§ **Data provided**:
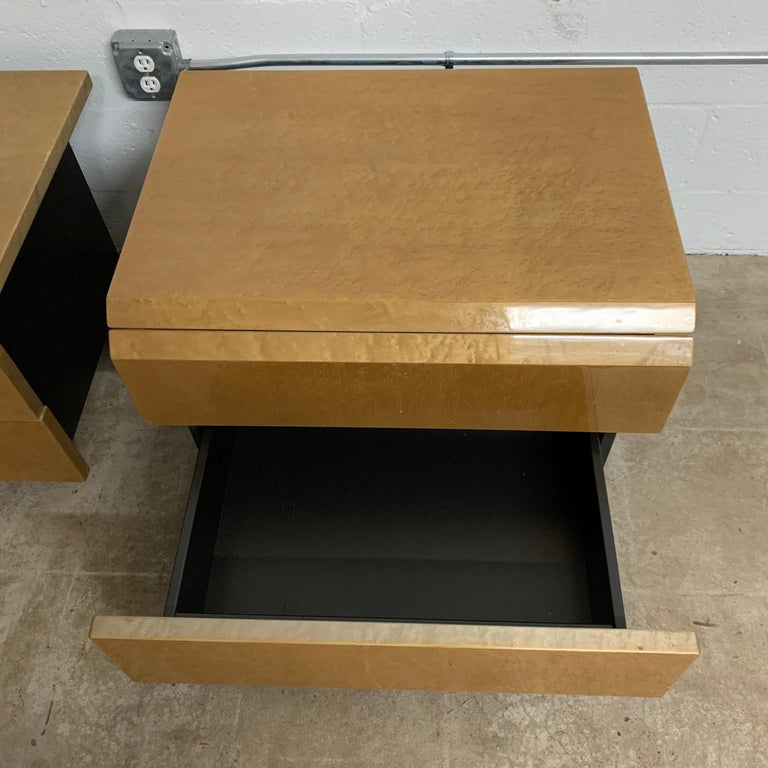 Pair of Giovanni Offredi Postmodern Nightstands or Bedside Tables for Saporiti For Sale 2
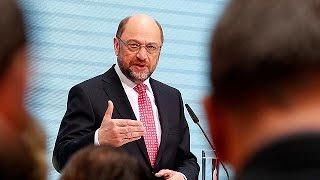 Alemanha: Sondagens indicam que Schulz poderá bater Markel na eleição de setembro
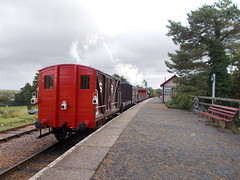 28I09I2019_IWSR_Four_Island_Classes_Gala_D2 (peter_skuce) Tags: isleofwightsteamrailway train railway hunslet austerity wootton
* * *
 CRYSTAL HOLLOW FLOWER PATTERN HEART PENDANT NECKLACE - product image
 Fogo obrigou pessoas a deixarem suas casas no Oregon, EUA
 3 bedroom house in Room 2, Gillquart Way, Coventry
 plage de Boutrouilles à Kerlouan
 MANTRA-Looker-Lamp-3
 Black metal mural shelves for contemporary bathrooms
* * *
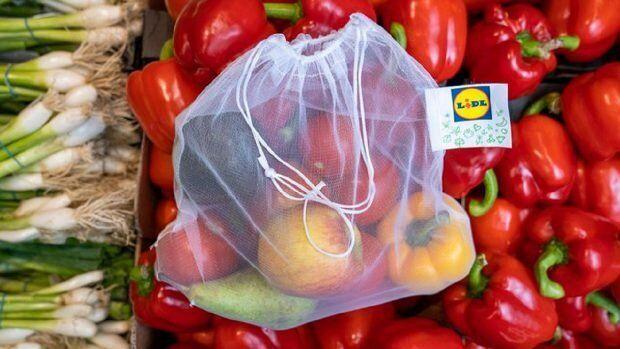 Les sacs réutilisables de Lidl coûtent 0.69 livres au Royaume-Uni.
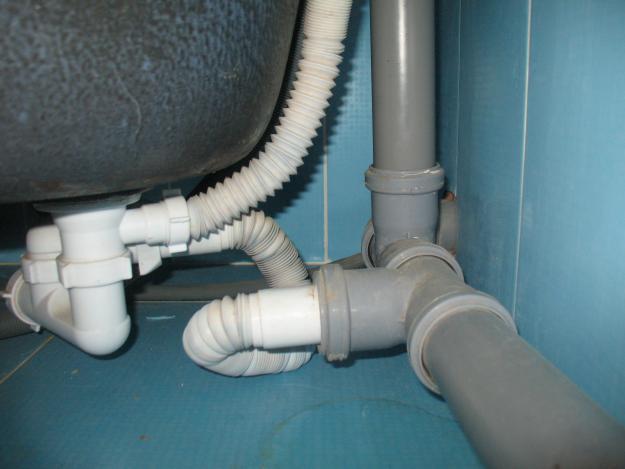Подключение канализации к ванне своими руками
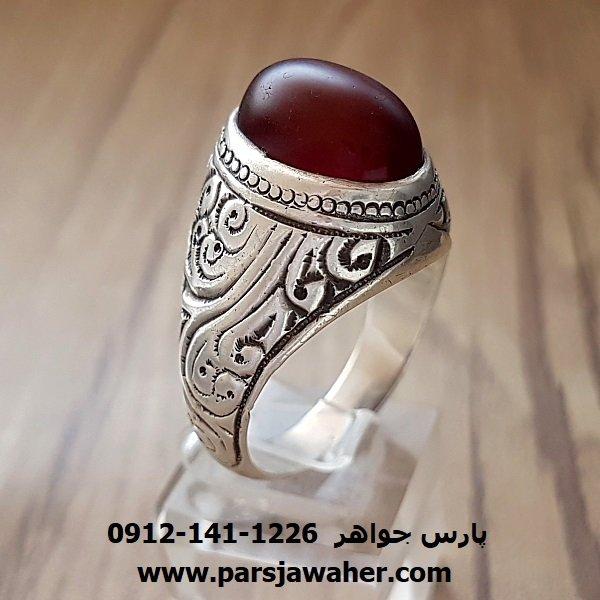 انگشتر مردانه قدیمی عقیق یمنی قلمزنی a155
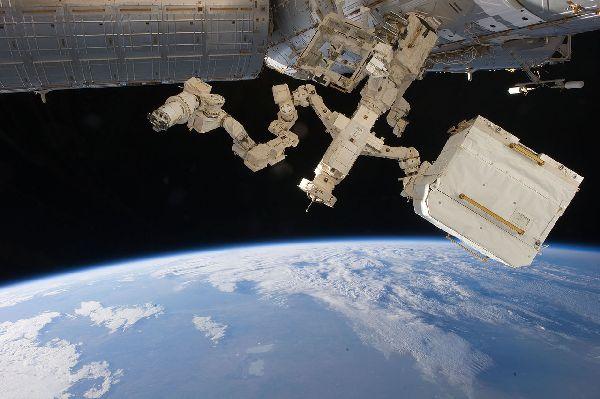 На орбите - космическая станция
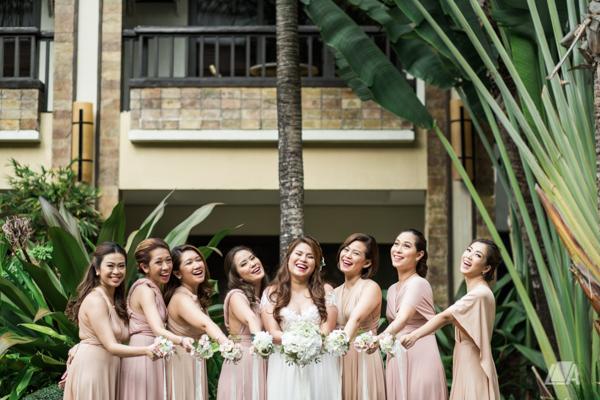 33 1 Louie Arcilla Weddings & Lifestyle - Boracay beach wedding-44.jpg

§ **Brief**:
From the material above, reproduce only what runs from the line holding "Alemanha: Sondagens indicam" down to the line holding "hunslet austerity wootton", both included, pictures excluded.

§ **Task result**:
 Alemanha: Sondagens indicam que Schulz poderá bater Markel na eleição de setembro
 28I09I2019_IWSR_Four_Island_Classes_Gala_D2 (peter_skuce) Tags: isleofwightsteamrailway train railway hunslet austerity wootton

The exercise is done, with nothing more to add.